Mr Morgan, who was editor of the News of the World and the Daily Mirror, told the inquiry that "ethical considerations" were "interwoven" into his work.
He said he was unaware of any phone hacking at the Daily Mirror under his leadership - and had "no reason" to believe that hacking was going on.
Mr Morgan told inquiry chairman Lord Justice Leveson that he had listened to a voicemail message left for Heather Mills - former wife of pop star Sir Paul McCartney.
He repeatedly refused to disclose the "source" of the message.
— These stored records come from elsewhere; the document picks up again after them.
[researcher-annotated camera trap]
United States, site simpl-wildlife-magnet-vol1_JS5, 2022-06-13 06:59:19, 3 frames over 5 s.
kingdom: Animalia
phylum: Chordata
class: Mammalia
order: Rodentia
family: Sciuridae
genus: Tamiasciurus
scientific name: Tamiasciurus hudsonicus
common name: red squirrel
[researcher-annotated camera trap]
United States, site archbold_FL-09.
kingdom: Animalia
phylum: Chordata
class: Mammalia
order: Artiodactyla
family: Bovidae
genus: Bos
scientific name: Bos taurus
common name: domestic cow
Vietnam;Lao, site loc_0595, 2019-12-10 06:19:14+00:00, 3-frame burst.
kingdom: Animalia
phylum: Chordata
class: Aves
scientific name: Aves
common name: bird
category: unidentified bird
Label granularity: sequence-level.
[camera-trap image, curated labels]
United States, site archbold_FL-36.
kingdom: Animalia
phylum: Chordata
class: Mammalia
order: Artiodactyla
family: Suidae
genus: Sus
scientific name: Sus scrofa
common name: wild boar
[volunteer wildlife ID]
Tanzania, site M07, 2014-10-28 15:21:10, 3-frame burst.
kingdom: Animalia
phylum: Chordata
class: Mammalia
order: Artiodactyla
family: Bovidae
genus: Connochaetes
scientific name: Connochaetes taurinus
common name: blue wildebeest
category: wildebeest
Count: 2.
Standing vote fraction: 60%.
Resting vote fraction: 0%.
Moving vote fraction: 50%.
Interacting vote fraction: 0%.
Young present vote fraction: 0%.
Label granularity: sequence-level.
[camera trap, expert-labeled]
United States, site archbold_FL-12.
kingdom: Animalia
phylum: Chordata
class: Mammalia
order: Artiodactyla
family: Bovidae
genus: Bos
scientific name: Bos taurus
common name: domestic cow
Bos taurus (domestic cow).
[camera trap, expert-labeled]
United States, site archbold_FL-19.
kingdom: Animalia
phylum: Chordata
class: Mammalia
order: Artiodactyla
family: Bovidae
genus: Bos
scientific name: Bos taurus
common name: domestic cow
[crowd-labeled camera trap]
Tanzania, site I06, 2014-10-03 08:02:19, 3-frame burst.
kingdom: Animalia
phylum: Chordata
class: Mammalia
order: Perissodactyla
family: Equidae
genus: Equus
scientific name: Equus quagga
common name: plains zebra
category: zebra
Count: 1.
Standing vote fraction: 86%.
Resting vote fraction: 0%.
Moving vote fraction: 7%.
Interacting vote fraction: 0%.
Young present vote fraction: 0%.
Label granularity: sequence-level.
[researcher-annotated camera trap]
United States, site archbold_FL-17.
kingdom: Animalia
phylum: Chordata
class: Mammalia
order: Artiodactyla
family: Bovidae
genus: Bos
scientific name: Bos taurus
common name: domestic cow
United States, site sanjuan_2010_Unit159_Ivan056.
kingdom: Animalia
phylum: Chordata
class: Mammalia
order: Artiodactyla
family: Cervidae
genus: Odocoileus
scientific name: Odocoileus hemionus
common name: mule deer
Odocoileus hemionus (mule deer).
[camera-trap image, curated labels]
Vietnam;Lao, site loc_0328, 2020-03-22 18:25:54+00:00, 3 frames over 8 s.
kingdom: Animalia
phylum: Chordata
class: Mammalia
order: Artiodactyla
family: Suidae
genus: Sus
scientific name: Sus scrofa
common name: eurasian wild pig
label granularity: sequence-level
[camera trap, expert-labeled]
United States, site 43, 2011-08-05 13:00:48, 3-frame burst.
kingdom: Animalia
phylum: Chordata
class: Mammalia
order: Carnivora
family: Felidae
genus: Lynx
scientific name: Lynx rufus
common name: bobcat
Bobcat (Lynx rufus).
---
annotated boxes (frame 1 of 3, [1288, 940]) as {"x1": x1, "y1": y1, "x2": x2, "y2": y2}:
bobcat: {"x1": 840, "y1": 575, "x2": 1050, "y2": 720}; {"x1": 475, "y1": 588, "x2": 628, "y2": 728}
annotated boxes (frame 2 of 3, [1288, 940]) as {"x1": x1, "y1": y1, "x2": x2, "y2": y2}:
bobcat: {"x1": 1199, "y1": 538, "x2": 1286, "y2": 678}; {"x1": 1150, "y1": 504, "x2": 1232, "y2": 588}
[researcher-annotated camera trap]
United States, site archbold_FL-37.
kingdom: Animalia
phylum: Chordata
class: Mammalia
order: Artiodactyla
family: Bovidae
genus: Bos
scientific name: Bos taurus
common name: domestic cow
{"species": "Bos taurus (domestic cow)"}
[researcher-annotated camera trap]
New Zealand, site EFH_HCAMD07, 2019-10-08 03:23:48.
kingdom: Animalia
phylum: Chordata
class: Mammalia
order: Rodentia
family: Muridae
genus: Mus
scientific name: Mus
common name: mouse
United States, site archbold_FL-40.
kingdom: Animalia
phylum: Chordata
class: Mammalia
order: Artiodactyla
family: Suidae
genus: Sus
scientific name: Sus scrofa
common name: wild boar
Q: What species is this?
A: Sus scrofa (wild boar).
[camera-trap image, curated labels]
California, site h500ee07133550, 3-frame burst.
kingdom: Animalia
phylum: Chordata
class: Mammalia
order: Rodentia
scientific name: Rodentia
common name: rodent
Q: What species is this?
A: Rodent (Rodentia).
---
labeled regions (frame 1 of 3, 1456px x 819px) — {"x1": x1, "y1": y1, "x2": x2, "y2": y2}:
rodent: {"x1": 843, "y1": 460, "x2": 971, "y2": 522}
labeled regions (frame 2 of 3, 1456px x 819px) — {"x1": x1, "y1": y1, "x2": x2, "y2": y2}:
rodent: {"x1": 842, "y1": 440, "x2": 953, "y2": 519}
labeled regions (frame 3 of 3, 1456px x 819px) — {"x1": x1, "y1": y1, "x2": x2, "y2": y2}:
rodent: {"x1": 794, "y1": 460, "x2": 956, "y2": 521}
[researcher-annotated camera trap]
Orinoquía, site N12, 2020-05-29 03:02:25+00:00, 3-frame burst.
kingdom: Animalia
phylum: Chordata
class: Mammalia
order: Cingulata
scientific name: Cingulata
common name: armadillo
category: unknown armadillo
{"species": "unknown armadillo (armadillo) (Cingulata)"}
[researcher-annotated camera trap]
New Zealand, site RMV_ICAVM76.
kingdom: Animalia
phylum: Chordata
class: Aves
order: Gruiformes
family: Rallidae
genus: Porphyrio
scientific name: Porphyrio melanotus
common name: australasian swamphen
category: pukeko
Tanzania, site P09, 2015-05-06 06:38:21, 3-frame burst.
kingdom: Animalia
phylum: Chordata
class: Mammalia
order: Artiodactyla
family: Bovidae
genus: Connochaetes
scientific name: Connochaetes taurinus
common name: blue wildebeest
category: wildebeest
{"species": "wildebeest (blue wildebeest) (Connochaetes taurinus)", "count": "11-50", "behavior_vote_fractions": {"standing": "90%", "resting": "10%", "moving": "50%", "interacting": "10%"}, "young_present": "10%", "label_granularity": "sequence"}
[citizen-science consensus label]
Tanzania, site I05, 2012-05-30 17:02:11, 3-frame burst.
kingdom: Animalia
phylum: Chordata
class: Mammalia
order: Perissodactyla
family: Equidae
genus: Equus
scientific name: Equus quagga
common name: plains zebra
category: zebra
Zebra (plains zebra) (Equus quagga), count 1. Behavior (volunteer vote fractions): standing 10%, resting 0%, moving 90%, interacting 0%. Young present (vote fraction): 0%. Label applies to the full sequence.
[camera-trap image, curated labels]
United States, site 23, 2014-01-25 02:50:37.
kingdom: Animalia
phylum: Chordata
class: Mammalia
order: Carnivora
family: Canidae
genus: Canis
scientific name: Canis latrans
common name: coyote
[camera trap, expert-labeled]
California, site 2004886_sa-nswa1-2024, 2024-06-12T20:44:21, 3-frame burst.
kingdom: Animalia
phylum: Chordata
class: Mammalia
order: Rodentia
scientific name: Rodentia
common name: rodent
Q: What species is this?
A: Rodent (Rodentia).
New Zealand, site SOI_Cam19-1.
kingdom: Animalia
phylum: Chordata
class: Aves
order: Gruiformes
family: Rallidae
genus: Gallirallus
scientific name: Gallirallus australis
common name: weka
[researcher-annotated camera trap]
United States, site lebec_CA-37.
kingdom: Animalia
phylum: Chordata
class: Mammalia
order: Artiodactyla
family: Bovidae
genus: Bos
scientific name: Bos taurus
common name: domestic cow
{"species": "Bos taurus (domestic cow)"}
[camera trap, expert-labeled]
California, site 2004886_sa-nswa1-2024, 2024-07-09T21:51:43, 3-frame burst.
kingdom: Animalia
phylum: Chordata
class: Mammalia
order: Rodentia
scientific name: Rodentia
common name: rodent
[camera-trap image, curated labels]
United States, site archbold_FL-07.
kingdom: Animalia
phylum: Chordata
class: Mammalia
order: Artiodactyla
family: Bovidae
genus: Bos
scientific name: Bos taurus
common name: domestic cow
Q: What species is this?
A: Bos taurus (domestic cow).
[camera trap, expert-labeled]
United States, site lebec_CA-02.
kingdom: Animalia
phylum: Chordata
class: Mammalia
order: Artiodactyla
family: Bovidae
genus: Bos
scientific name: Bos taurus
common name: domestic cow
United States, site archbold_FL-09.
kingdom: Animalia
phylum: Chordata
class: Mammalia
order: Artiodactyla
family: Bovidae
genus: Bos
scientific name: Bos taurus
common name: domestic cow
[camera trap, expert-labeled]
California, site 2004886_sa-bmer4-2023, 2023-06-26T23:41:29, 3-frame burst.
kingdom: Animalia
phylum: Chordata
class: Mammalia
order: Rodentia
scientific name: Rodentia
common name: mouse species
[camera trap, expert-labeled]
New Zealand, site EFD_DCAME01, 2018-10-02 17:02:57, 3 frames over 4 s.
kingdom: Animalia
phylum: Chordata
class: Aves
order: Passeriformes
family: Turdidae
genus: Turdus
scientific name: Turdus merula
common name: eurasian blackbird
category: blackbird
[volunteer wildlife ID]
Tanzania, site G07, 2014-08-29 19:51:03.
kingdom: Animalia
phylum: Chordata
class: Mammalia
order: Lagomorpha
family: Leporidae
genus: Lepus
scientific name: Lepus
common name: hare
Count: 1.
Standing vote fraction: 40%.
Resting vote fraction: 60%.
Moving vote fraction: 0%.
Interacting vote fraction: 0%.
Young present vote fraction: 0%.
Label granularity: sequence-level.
But he said Sir Paul had "stated as a fact" that "Lady Heather Mills McCartney" had recorded conversations and given them to journalists.
Mr Morgan, who is based in America and hosts a CNN television show, said he had "little sympathy" with "celebrities who sell their weddings for a million pounds".
He said celebrities were the "last people" who should be protected by a privacy law.
Lord Justice Leveson was told that Mr Morgan became the News of the World's youngest editor in 1994 at the age of 28 and went on to edit the Daily Mirror between 1995 and 2004.
Mr Morgan, who gave evidence to the hearing in London from the United States via a video link, was questioned by Lord Justice Leveson and Robert Jay QC, counsel to the inquiry.
He said he was unaware of any phone hacking going on at the Daily Mirror under his leadership, adding: "To the best of my recollection, I do not believe so."